Strategisches Innovationsmanagement
Damit die Innovation der Innovation nicht zum Theater verkommt, schlage ich vor das entwickelte Modell Schritt für Schritt durchzugehen. Dabei zu prüfen, welche Bausteine für die eigene Unternehmensstrategie relevant sind und dementsprechend Ressourcen zuzuweisen. Der Leitgedanke soll durch folgendes Beispiel erläutert werden:
Aufgrund der Unternehmensstrategie entschließt sich das Unternehmen 80% in die Verbesserung des Kernprodukts zu investieren. 15% der Ressourcen gehen in die Erschließung neuer Märkte. 5% werden für den Pilot-Test eines neuen Produktes für bestehenden Kunden aufgewendet. Neue Produkte für neue Zielgruppen sind bewusst kein Thema. Erst wenn diese grundlegenden Fragen geklärt sind, lohnt es sich die eingangs erwähnten Zugänge genau zu prüfen.

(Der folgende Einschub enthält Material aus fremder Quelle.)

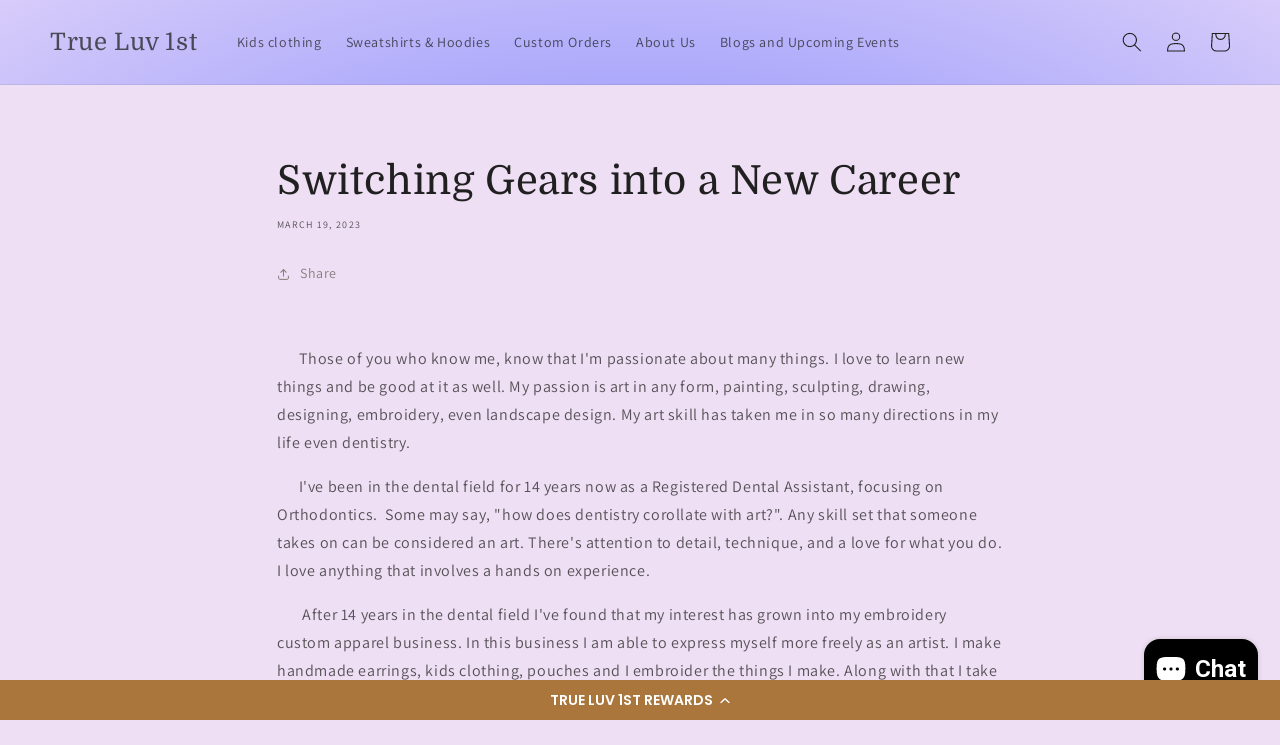

--- FILE ---
content_type: text/html; charset=UTF-8
request_url: https://dev.younet.network/infiniteoption/jxGetCustomVariantId/66894
body_size: 205
content:
 41983199641797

Hilft mir z.B. Design Thinking dabei mein bestehendes Kernprodukt zu verbessern? Wohl eher nicht, wie es der Beitrag „Methode my ass!“ von Dark Horse gut auf den Punkt bringt. Design Thinking hat seine Stärken, wenn das Problem neu bzw. noch sehr abstrakt ist. Hier muss zunächst neues Wissen in Form von Hypothesen geschaffen werden, in nachfolgender Abbildung Insights genannt:
Fazit – Innovation der Innovation
In meiner Praxis fühle ich mich oft an ein Innovationstheater erinnert. Die neuesten Methoden werden angewendet, nur um bei den Innovativen mit dabei zu sein. Sobald der Prototyp steht, fehlt es am Wille und/oder an den Ressourcen für die Umsetzung. An dieser Stelle plädiere ich dafür eine andere Brille aufzusetzen und klar zu entscheiden, soll Wissen repliziert, angewendet oder wirklich erweitert werden. Vielleicht ist die Erweiterung des Wissens etwas für die Forschung und mögliche Startups, die daraus entstehen. In Zeiten des gelebten Innovationstheaters eine unpopuläre Meinung, das ist mir bewusst. Aber hast du Lust auf Innovationstheater – sieht gut aus, bringt aber nix?